# [THE TASK]
Render the lines from the one containing "What is the measurable" through the last line as a Markdown table with the columns No. and Line, giving each line its own numbered row and omitting blank lines.
start EXTRACTED MATERIAL
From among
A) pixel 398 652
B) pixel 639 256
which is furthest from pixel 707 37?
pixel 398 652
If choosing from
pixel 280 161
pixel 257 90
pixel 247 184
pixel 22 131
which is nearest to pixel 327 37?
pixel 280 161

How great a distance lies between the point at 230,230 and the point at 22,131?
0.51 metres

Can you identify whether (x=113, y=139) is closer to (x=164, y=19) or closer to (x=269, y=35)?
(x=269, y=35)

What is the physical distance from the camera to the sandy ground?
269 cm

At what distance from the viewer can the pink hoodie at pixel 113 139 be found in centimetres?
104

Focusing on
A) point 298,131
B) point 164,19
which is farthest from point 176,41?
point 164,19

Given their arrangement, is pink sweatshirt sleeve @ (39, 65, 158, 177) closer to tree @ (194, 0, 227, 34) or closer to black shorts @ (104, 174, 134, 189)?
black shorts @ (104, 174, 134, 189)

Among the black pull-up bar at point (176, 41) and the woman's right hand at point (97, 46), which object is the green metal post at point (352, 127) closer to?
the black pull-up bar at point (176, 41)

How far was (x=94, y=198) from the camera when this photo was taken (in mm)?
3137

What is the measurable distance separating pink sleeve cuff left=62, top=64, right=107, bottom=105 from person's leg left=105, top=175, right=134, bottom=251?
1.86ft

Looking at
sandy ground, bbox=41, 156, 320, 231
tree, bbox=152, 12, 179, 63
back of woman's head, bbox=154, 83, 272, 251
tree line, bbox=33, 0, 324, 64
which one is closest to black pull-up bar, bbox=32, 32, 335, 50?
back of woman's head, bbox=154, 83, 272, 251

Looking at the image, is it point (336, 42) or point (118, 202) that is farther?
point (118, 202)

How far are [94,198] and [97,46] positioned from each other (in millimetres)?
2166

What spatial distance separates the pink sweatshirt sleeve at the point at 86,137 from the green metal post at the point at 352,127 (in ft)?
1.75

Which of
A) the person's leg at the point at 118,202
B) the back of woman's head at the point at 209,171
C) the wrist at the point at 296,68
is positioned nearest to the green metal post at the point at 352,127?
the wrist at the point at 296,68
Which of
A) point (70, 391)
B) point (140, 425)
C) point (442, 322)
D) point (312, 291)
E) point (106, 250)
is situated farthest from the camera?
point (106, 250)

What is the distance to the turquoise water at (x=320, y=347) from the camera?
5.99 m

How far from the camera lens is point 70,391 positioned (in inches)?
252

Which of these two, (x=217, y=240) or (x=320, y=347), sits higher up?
end EXTRACTED MATERIAL
# [TASK OUTPUT]
| No. | Line |
|---|---|
| 1 | What is the measurable distance separating pink sleeve cuff left=62, top=64, right=107, bottom=105 from person's leg left=105, top=175, right=134, bottom=251? |
| 2 | 1.86ft |
| 3 | Looking at |
| 4 | sandy ground, bbox=41, 156, 320, 231 |
| 5 | tree, bbox=152, 12, 179, 63 |
| 6 | back of woman's head, bbox=154, 83, 272, 251 |
| 7 | tree line, bbox=33, 0, 324, 64 |
| 8 | which one is closest to black pull-up bar, bbox=32, 32, 335, 50? |
| 9 | back of woman's head, bbox=154, 83, 272, 251 |
| 10 | Looking at the image, is it point (336, 42) or point (118, 202) that is farther? |
| 11 | point (118, 202) |
| 12 | How far are [94,198] and [97,46] positioned from each other (in millimetres)? |
| 13 | 2166 |
| 14 | What spatial distance separates the pink sweatshirt sleeve at the point at 86,137 from the green metal post at the point at 352,127 (in ft)? |
| 15 | 1.75 |
| 16 | Which of |
| 17 | A) the person's leg at the point at 118,202 |
| 18 | B) the back of woman's head at the point at 209,171 |
| 19 | C) the wrist at the point at 296,68 |
| 20 | is positioned nearest to the green metal post at the point at 352,127? |
| 21 | the wrist at the point at 296,68 |
| 22 | Which of |
| 23 | A) point (70, 391) |
| 24 | B) point (140, 425) |
| 25 | C) point (442, 322) |
| 26 | D) point (312, 291) |
| 27 | E) point (106, 250) |
| 28 | is situated farthest from the camera? |
| 29 | point (106, 250) |
| 30 | What is the distance to the turquoise water at (x=320, y=347) from the camera? |
| 31 | 5.99 m |
| 32 | How far from the camera lens is point 70,391 positioned (in inches)? |
| 33 | 252 |
| 34 | Which of these two, (x=217, y=240) or (x=320, y=347), sits higher up? |